Looks like the Euro and pound are trading about the same. On today’s exchange rates, the Dollar would only buy 0.64 Euros and 0.51 pounds.
#4 Clumpy on May 15th, 2008Maybe I’m just tired, but I’ve wracked my brain trying to figure out what an “alternative currency” is. Are you referring to something like the gold standard, or did I miss entirely?
Clumpy,
As currencies are nothing more than stores of wealth (promises of redemption to demand the services/goods of another), they can take many forms. Historically they have been shells, tree bark, and other things that at the time were seen as valuable, limited in quantity, as storable by those that used them.
Gold/silver have long fit the mark. Since their supply is not easily able to be altered by those in power, they are a hedge against inflation. Looking at historical charts clearly indicate their ability to preserve wealth while the dollar declines.
But when I speak of alternative currencies, I not only refer to gold/silver, but any form of preserving one’s wealth. This might be the euro, or it might be a few bushels of wheat. Whatever the commodity, it should be something that will have demand down the road, so if you desire, you can get rid of it and acquire something else (the purpose of currency).
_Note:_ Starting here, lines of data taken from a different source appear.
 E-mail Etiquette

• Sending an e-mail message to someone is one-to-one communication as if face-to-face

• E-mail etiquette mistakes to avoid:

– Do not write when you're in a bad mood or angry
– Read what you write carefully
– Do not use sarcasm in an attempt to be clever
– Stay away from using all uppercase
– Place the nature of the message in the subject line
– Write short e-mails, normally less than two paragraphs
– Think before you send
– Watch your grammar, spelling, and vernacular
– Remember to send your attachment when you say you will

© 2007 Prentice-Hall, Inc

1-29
#6 Kelly W. on May 15th, 2008I would suggest the currency the world is being based upon today is a barrel of oil.
We can visualize gold or silver being the basis for money, since our Dollar was at one time based upon gold and silver.
When the gold price climbs to $1000 per oz., the ounce of gold stayed the same, being a standard. What fluctuates is the value of the paper money, not the gold. An ounce of gold is the same now as it was in 1913. Gold is something of value that can be standardized and used and recognized everywhere.
I suggest one of those standards today is a barrel of oil. A barrel of oil is the same barrel of oil today as it was in 1913. When the price of a barrel goes up, it only represents the increase in the amount of paper Dollars it takes to purchase it.
A “Dollar” or a “Euro” or a “Pound” is not a standard, and their values fluctuate up or down, whereas the value of gold, silver or oil are constant.
At least that’s the way I see it.
#7 Clumpy on May 15th, 2008Awright, Connor - thanks for clearing that up. I was pretty sure that you were referring to something of that sort.
Any monetary system is merely an illusion that everybody agrees upon, but I too am of the mind that tying money to some physical substance like gold or silver - something that we don’t have the ability to readily create - creates a stabilizing effect and helps keep government from making insane decisions regarding currency. Of course, they love making insane decisions so a return to a physical standard seems unlikely. With the trillions pumping through the world’s economy I’m not even sure that it’s completely possible, but something seems worth a shot.
(Of course, I’m aware that currencies fluctuated, and I hardly have doomsday on my mind for the U.S.)